Driver and other problems
Most of the issues with drivers seem to be resolved with Microsoft's iSCSI Initiator. But that only works with newer versions of Windows--after Windows 2000--and the Linux and Unix worlds don't yet have this same level of standardization, customers say.
The museum's Wolfe says he's looking forward to implementing LeftHand's new Linux drivers as a way of driving even more IP storage in his shop. "But I doubt they'll ever have direct support for Irix," also used at the museum. In general, the more homogenous the environment, and the more up-to-date the operating system, the fewer problems encountered on the driver front. But there are other kinds of things that bite customers, too.
Stan Rehfuss, senior system admin at the museum, says that with the Cisco 4507 switch, the 48-port cards are set up in a way that you need to distribute your gigabit ports or else you don't get the full gig for performance. "It's just a limitation on the 4507," he says.
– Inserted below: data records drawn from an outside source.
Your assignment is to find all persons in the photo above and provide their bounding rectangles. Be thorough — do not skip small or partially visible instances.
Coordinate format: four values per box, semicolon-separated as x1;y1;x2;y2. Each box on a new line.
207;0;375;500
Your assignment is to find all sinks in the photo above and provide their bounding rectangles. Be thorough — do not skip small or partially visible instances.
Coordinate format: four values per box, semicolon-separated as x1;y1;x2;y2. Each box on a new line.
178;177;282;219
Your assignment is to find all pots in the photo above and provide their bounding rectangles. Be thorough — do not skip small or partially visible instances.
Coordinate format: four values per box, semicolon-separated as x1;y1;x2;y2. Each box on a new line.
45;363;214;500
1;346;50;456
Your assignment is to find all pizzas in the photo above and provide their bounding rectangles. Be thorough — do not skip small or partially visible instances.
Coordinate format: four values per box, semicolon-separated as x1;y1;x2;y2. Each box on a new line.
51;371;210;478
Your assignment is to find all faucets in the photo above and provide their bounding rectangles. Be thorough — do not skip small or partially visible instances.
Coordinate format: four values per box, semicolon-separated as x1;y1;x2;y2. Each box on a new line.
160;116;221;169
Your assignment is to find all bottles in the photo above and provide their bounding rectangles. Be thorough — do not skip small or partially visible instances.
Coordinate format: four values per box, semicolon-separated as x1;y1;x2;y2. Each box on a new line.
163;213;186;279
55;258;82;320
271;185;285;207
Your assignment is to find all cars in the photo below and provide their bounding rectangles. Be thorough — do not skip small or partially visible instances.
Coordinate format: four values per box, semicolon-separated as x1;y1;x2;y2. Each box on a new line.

Clifford Chance ran into problems, all of which "are behind us now," Morgan says. The firm wanted to mirror its DAS to a cheaper ATA system, so they bought a StorageTek ATA box. "We mirrored the data, and found that after 10 days the server abended," he says. "So we went to Novell and found there was an issue with the way that NetWare 5.1 worked with IP--it didn't. Version 6.0 worked, but we were in the process of moving to NT file storage." Once they moved to NT, it worked fine. But "the issues on the Novell side forced us to increase the pace of a planned migration that was already in progress to Windows NT," says Morgan. Another problem area was implementing jumbo frames on its Cisco switches, to allow more data to be moved at one time.
"When we did that, we had to enable jumbo frames on both switches," says Morgan. "But then that affected other network traffic. It may be the hardware we're using, or it may be the version of Cisco IOS that we're on. But the only solution we came up with was to disable jumbo frames on our main production switches, and then move the IP SAN to its own, separate, much smaller switches." And not everyone's run into problems on that score, either. Zenon Environmental enabled jumbo frames with no problems on its Dell Gigabit switches, Eveleigh says.
Overall, Eveleigh and the others say they're happy they invested in IP SANs. Most of the customers who bought IP for primary storage plan on expanding it to handle backup and restore--and vice versa. As Eveleigh says, "Once you set it up, it's not that fancy a technology. It does its job. I don't worry--and that's a good thing."